▶ [Assigned task 1]
In the passage on memory and anxiety, rewrite the paragraph beginning "Through the many years of therapy" as a brief bulleted list that keeps its main facts.
▶ [Assigned task 2]
Answer the following questions from the passage on memory and anxiety:
(a) At what age did the writer experience amnesia?
(b) How many defense mechanisms used for dissonance does the cited treatise cover?
(c) In the story about Meeting My Nemesis, what is the key to resolving the dissonance?
▶ [Assigned task 3]
From the passage on memory and anxiety, extract word for word the part that opens with "My dilemma of" and closes with "function within normalcy.".
------ Text under study
Through the many years of therapy, research, etc. I recognize that the dilemma surrounding me is anxiety. The anxiety stems from an experience with amnesia at 24. Recall of memory going back to about 17 is more clear today. Yet, memory before that is confusing. I memorized pictures, stole memories from family and friends, yet run into a hidden recall.
Causing great dissonance, inability to synthesize that new information, anxiety is formed, immensely. Having spent hundreds of dollars on phone calls to affirm a recalled memory, I seek an answer to the anxiety of dissonance. (See Freud, and his daughter Anna's treatise on the 34 defense mechanisms used for dissonance.)
Writing of one of those adventures with a hub about Meeting My Nemesis, I attempted to portray the loss of memory with the emotion created with rape seeking understanding. The dissonance created in the story is resolved with forgiveness being the key.
My dilemma of anxiety portrayed by dissonance for that adventure is resolved with metaphorically accepting forgiveness from an allegorical character or image. The dissonance formed from not trusting my memory or ability to recall the unconfirmed memory with continuity requires resolve. Like the Greek gods of ancient time or the mystifying bicameral mind of science I allow imagination to present me with a means of acceptance, which allows 'self' to function within normalcy.
------------
------ Given records
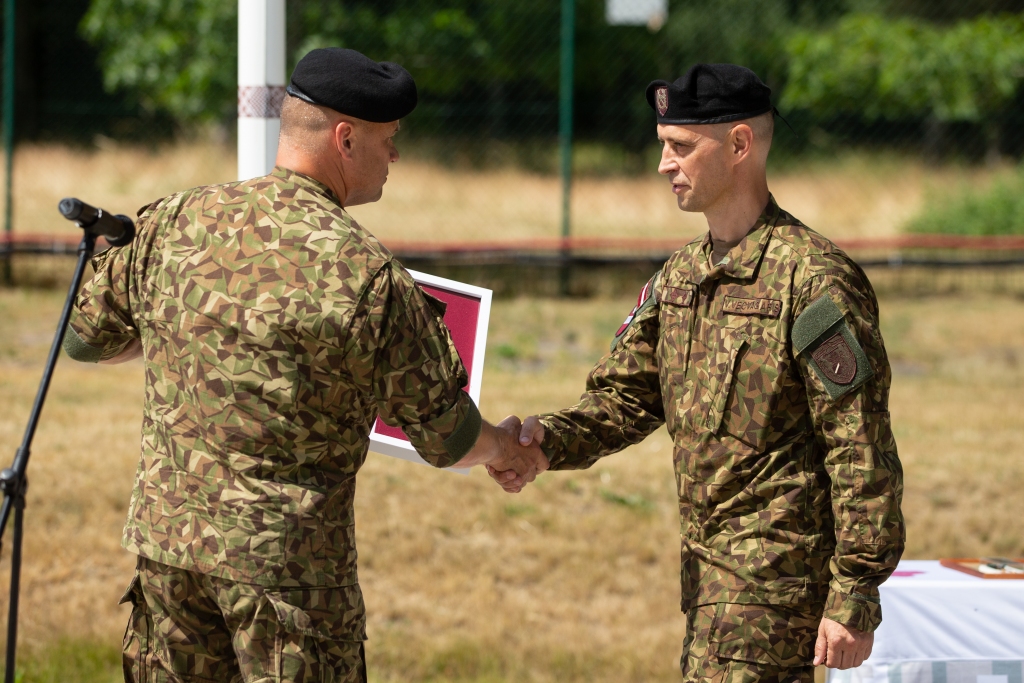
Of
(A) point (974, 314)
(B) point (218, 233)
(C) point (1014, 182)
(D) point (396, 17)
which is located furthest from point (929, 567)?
(D) point (396, 17)

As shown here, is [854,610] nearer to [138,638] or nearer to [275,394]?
[275,394]

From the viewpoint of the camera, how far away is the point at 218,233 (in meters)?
2.63

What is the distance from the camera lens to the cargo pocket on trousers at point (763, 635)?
2.86 metres

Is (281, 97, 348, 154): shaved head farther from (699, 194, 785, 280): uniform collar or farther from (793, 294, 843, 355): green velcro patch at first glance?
(793, 294, 843, 355): green velcro patch

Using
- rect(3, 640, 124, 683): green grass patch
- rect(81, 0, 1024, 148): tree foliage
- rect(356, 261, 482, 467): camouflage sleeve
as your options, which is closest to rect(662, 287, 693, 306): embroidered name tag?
rect(356, 261, 482, 467): camouflage sleeve

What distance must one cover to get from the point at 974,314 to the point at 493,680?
719cm

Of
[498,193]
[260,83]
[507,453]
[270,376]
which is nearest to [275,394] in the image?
[270,376]

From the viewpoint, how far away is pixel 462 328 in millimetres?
3520

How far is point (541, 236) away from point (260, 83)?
7469 millimetres

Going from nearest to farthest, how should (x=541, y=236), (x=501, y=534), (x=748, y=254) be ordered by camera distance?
1. (x=748, y=254)
2. (x=501, y=534)
3. (x=541, y=236)

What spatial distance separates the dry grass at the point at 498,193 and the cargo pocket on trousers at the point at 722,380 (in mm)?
8616

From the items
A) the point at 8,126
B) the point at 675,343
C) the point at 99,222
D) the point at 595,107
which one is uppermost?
the point at 595,107

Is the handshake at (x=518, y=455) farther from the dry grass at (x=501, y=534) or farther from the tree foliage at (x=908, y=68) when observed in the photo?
the tree foliage at (x=908, y=68)

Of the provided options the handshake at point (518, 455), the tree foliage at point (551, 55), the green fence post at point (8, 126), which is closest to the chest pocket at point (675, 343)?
the handshake at point (518, 455)
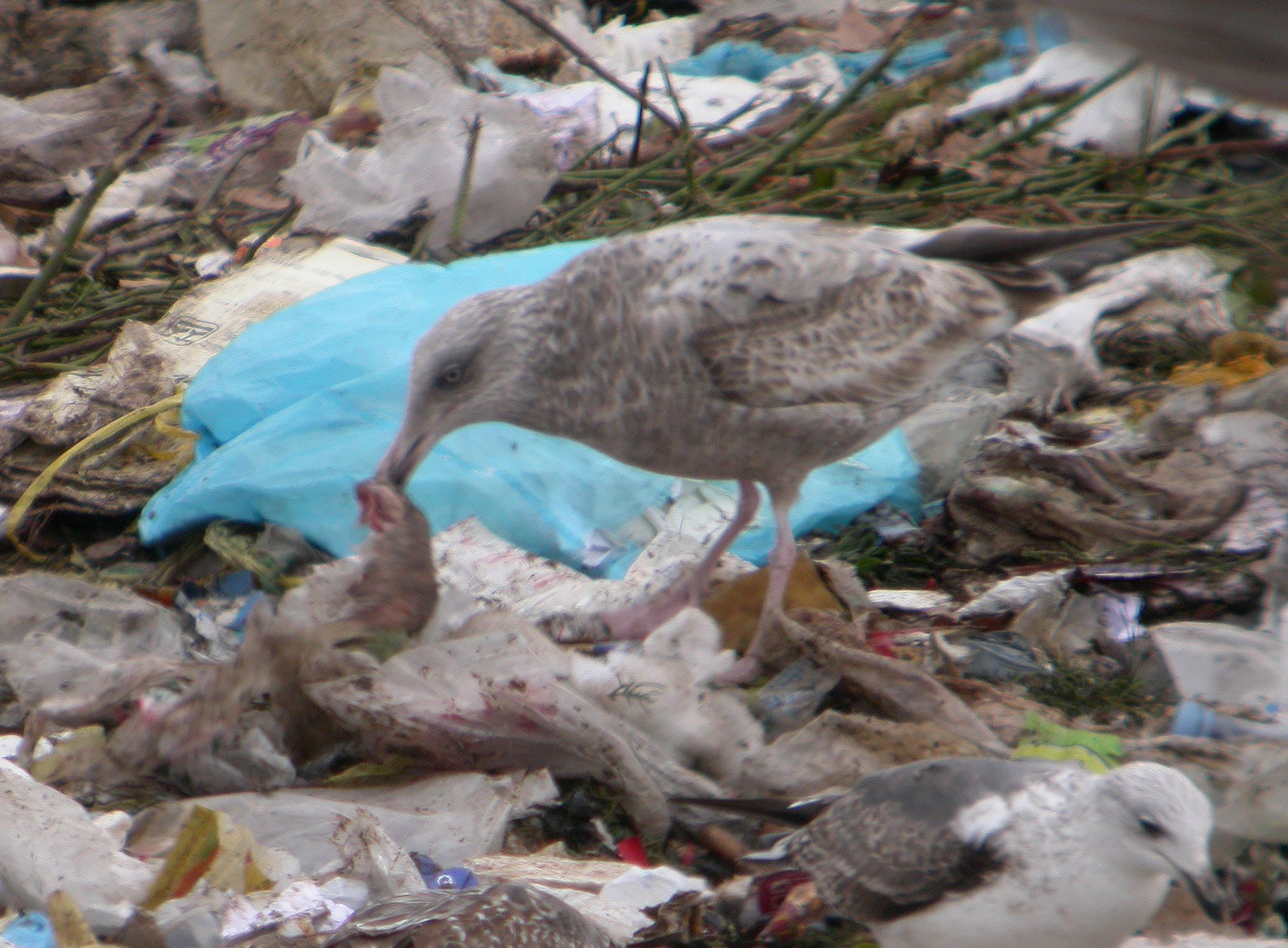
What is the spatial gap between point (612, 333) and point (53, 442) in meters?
1.73

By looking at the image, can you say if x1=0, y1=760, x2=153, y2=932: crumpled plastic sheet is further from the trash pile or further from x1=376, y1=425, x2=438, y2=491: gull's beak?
x1=376, y1=425, x2=438, y2=491: gull's beak

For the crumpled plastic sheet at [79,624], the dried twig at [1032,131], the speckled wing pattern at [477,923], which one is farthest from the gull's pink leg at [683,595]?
the dried twig at [1032,131]

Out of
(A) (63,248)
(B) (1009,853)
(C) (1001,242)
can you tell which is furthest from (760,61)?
(B) (1009,853)

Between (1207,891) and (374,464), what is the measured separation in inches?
89.0

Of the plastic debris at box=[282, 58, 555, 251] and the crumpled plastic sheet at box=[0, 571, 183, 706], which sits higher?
the plastic debris at box=[282, 58, 555, 251]

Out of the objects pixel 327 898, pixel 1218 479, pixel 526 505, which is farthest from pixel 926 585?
pixel 327 898

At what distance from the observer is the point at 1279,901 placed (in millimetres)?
2152

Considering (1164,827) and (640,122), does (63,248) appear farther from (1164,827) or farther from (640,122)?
(1164,827)

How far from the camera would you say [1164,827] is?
165cm

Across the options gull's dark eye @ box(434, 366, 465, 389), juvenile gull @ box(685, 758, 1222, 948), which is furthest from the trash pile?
gull's dark eye @ box(434, 366, 465, 389)

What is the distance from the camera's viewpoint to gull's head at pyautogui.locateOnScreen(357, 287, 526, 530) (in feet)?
9.02

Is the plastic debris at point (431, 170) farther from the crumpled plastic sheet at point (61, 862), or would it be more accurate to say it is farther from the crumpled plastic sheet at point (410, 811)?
the crumpled plastic sheet at point (61, 862)

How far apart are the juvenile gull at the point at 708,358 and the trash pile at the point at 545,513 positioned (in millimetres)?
179

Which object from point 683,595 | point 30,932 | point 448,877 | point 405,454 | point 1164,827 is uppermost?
point 1164,827
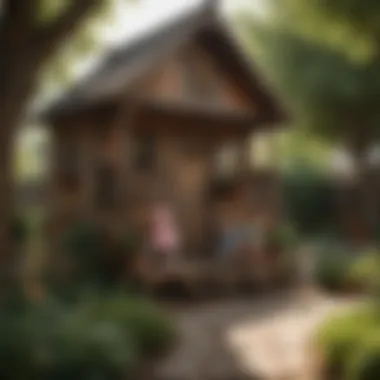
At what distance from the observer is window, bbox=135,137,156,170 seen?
50.1ft

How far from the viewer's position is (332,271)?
14078 mm

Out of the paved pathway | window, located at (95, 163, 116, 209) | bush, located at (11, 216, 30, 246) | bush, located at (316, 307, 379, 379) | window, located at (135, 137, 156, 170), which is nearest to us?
bush, located at (316, 307, 379, 379)

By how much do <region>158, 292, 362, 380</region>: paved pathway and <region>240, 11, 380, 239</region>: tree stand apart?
697cm

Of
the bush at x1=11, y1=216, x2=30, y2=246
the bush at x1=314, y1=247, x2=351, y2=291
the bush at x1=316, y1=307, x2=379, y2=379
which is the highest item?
the bush at x1=11, y1=216, x2=30, y2=246

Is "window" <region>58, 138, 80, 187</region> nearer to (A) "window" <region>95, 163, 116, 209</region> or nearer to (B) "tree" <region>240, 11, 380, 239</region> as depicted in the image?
(A) "window" <region>95, 163, 116, 209</region>

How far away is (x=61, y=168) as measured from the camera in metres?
15.5

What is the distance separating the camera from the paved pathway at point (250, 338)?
799 cm

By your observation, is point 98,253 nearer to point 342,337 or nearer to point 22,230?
point 22,230

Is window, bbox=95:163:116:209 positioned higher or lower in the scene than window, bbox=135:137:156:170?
lower

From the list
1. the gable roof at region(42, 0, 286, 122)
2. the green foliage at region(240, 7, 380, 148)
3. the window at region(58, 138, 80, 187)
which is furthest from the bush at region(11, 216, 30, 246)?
the green foliage at region(240, 7, 380, 148)

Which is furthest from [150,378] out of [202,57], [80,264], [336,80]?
[336,80]

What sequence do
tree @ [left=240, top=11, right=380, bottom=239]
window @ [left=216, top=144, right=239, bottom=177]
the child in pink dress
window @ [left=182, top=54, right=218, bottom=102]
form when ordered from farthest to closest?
tree @ [left=240, top=11, right=380, bottom=239]
window @ [left=216, top=144, right=239, bottom=177]
window @ [left=182, top=54, right=218, bottom=102]
the child in pink dress

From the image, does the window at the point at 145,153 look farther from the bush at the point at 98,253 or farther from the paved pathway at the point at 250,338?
the paved pathway at the point at 250,338

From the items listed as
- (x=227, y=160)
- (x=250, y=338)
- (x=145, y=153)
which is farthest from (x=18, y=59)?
A: (x=227, y=160)
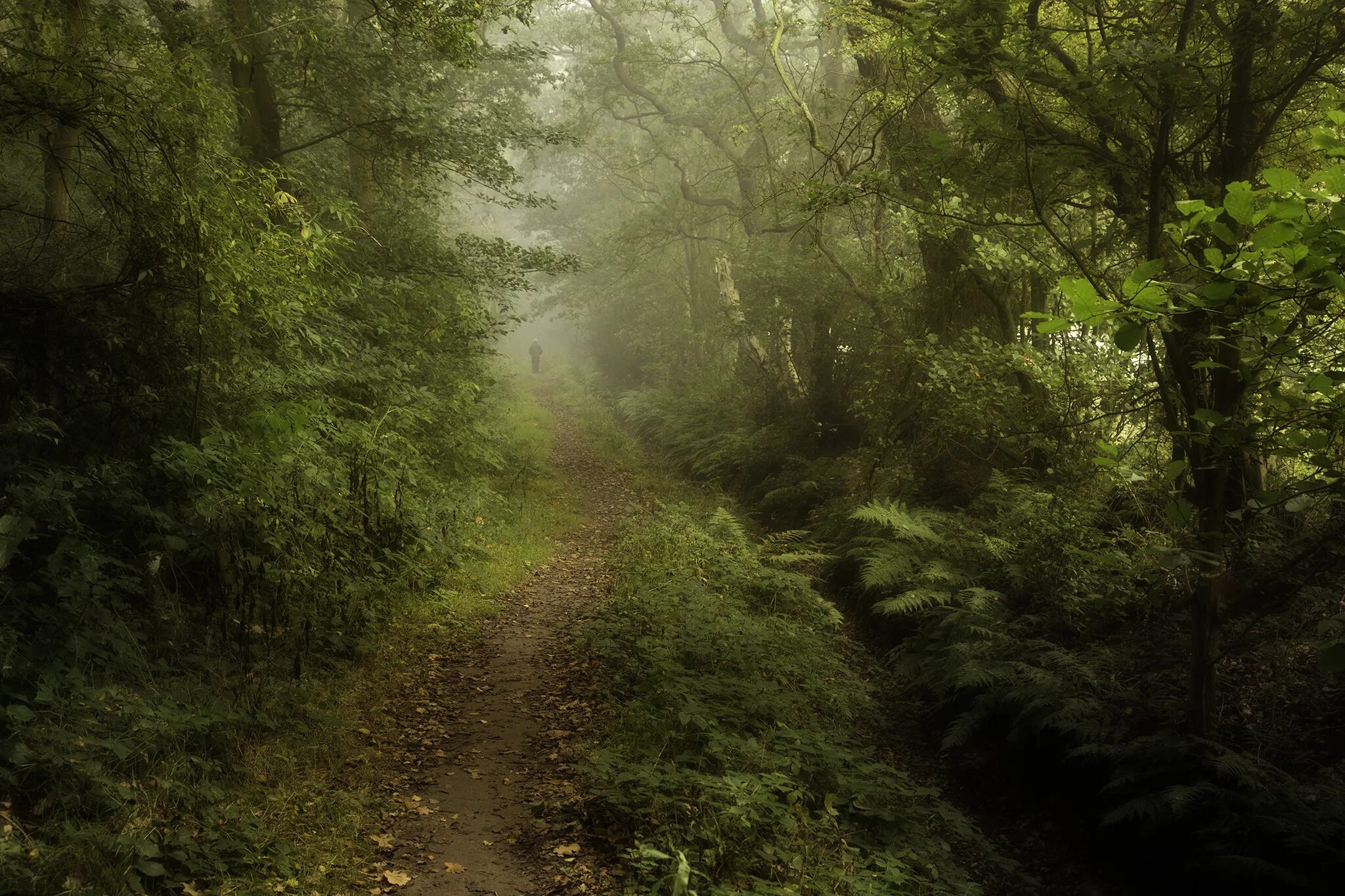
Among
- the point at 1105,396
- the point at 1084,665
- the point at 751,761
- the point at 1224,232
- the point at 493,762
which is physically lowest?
the point at 493,762

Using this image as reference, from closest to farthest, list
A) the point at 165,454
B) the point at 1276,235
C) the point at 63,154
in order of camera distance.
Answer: the point at 1276,235, the point at 165,454, the point at 63,154

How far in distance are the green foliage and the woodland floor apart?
306 millimetres

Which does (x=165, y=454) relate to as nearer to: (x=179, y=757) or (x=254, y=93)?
(x=179, y=757)

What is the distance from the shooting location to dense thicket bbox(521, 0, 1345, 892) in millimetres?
3703

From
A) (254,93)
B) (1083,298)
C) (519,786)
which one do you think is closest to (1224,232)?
(1083,298)

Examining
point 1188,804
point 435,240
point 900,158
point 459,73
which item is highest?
point 459,73

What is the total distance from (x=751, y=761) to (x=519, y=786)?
5.31 ft

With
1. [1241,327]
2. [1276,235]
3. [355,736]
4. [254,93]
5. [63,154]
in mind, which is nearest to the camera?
[1276,235]

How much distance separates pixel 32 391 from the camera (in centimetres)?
505

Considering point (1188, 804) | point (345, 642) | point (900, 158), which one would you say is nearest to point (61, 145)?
point (345, 642)

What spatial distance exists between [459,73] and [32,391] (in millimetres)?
15384

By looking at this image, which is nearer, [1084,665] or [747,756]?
[747,756]

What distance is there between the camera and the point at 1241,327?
134 inches

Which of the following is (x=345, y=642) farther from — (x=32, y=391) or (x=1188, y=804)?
(x=1188, y=804)
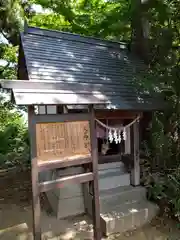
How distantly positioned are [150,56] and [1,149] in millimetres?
7415

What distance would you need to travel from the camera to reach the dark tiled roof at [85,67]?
15.3 feet

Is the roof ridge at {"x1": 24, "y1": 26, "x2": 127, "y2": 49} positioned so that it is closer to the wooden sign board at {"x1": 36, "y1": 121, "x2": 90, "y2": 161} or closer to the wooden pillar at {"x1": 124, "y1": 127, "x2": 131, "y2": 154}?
the wooden pillar at {"x1": 124, "y1": 127, "x2": 131, "y2": 154}

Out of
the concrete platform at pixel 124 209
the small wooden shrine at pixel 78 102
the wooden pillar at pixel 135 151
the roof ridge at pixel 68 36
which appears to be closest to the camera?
the small wooden shrine at pixel 78 102

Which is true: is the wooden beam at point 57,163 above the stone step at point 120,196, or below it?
above

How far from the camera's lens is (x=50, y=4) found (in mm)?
9203

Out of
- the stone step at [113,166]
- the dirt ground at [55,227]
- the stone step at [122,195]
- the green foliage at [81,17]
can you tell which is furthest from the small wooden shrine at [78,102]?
the green foliage at [81,17]

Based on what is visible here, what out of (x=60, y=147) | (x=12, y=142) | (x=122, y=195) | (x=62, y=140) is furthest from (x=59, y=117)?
(x=12, y=142)

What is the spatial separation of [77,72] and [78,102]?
180cm

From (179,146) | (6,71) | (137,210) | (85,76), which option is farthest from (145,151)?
(6,71)

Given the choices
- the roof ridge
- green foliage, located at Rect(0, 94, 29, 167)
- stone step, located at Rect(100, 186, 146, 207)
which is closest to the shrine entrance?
stone step, located at Rect(100, 186, 146, 207)

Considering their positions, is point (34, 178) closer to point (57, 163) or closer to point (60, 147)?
point (57, 163)

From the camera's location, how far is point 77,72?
5.38m

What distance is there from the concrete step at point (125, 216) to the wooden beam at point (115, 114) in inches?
88.1

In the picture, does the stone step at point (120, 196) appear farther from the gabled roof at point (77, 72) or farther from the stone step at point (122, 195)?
the gabled roof at point (77, 72)
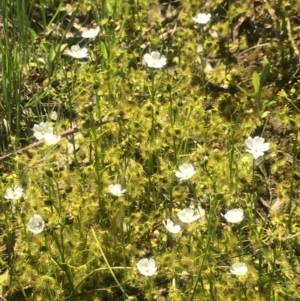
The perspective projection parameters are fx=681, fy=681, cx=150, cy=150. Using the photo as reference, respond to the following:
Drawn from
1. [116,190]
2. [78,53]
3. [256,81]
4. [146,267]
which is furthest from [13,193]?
[256,81]

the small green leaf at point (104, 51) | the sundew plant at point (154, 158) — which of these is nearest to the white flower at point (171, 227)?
the sundew plant at point (154, 158)

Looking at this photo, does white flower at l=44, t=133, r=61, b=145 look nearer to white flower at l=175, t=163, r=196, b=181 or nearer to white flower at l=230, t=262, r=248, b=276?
white flower at l=175, t=163, r=196, b=181

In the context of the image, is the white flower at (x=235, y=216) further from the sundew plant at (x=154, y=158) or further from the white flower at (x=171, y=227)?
the white flower at (x=171, y=227)

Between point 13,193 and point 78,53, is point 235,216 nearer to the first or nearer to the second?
point 13,193

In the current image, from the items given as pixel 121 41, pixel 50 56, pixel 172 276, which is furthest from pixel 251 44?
pixel 172 276

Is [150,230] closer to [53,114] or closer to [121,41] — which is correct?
[53,114]
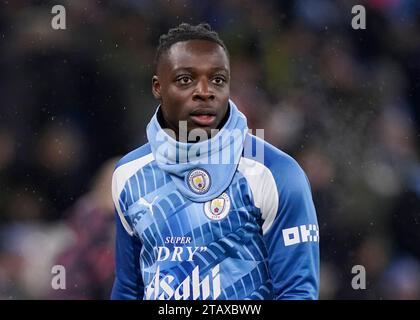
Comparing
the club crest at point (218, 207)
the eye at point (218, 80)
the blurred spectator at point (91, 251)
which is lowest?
the blurred spectator at point (91, 251)

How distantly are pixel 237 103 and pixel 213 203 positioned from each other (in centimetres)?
223

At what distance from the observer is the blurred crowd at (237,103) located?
18.7 ft

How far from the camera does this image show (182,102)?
3705 mm

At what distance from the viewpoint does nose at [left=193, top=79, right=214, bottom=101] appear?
3637 mm

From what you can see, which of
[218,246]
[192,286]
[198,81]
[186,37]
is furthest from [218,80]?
[192,286]

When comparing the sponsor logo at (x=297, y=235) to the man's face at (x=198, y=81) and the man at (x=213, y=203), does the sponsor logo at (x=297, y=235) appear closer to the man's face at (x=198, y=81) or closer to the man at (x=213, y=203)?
the man at (x=213, y=203)

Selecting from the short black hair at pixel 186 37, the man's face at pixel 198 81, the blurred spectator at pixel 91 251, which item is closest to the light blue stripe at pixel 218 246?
the man's face at pixel 198 81

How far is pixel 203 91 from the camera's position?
3639 mm

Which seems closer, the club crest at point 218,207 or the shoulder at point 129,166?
the club crest at point 218,207

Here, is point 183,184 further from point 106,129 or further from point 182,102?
point 106,129

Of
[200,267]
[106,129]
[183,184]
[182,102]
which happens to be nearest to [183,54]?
[182,102]

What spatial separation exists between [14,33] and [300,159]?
6.24ft

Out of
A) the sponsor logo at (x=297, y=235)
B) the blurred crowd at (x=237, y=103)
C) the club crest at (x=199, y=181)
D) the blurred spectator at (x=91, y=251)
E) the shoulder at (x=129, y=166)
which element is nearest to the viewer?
the sponsor logo at (x=297, y=235)

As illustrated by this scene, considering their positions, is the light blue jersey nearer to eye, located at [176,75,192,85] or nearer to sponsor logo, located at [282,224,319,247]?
sponsor logo, located at [282,224,319,247]
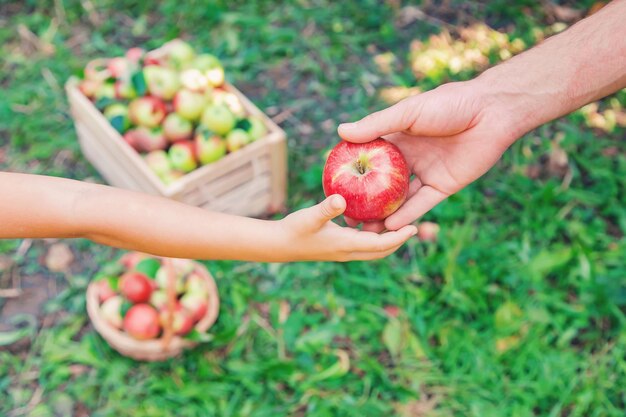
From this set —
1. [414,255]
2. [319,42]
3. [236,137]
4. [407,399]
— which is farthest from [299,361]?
[319,42]

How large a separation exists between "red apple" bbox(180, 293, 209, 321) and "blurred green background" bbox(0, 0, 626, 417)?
12 centimetres

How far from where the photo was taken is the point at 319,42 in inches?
154

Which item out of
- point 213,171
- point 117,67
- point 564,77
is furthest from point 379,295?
point 117,67

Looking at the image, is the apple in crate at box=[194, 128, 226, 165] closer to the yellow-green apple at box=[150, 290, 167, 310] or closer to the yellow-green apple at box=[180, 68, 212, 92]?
the yellow-green apple at box=[180, 68, 212, 92]

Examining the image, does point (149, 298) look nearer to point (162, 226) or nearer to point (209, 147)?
point (209, 147)

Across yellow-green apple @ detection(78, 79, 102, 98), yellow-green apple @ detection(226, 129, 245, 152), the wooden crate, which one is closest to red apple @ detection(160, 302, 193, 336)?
the wooden crate

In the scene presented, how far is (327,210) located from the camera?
1.55 m

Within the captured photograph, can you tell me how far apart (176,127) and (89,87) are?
21.7 inches

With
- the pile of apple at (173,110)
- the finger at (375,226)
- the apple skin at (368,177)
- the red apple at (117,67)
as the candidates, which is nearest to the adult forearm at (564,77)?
the apple skin at (368,177)

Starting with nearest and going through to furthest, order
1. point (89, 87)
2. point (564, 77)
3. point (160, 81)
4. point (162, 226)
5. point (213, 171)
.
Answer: point (162, 226), point (564, 77), point (213, 171), point (160, 81), point (89, 87)

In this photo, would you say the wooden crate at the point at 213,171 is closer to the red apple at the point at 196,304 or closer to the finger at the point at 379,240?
the red apple at the point at 196,304

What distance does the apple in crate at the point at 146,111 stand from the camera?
2908 mm

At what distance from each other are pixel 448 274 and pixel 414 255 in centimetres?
19

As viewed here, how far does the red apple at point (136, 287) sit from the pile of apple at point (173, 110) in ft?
1.45
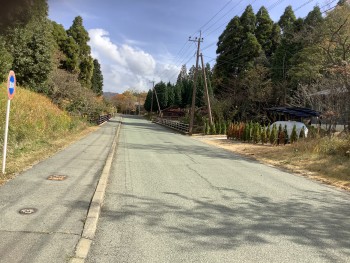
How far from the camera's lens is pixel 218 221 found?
5.77m

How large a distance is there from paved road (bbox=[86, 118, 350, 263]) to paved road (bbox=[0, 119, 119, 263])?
395 millimetres

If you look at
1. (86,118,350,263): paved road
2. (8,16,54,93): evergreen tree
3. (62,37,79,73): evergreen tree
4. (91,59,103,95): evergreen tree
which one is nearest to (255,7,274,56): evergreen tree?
(62,37,79,73): evergreen tree

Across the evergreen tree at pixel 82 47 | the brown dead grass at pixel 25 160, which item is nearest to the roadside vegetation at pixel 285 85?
the brown dead grass at pixel 25 160

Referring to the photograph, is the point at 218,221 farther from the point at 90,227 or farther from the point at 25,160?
the point at 25,160

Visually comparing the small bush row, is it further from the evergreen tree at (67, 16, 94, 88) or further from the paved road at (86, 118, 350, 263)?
the evergreen tree at (67, 16, 94, 88)

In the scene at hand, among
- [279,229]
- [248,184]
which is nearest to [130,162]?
[248,184]

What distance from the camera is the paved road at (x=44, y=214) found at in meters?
4.03

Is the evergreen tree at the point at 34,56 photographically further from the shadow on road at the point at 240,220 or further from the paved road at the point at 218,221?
the shadow on road at the point at 240,220

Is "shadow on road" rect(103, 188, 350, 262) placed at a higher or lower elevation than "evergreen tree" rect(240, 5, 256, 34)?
lower

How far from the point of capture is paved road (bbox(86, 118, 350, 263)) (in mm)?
4430

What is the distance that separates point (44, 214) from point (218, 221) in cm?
276

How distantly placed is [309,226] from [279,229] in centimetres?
64

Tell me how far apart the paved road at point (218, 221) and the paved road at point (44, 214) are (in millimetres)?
395

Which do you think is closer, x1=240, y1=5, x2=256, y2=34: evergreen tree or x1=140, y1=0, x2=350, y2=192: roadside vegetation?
x1=140, y1=0, x2=350, y2=192: roadside vegetation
------------
▶ [Task solution 1]
- After years of therapy and research, the writer identifies anxiety as the central dilemma.
- The anxiety stems from an episode of amnesia at age 24.
- Memories from about age 17 onward are now clearer, but earlier memories remain confused.
- The writer memorized pictures and borrowed memories from family and friends, yet still encounters hidden recall.

▶ [Task solution 2]
(a) At 24.
(b) 34.
(c) Forgiveness.

▶ [Task solution 3]
My dilemma of anxiety portrayed by dissonance for that adventure is resolved with metaphorically accepting forgiveness from an allegorical character or image. The dissonance formed from not trusting my memory or ability to recall the unconfirmed memory with continuity requires resolve. Like the Greek gods of ancient time or the mystifying bicameral mind of science I allow imagination to present me with a means of acceptance, which allows 'self' to function within normalcy.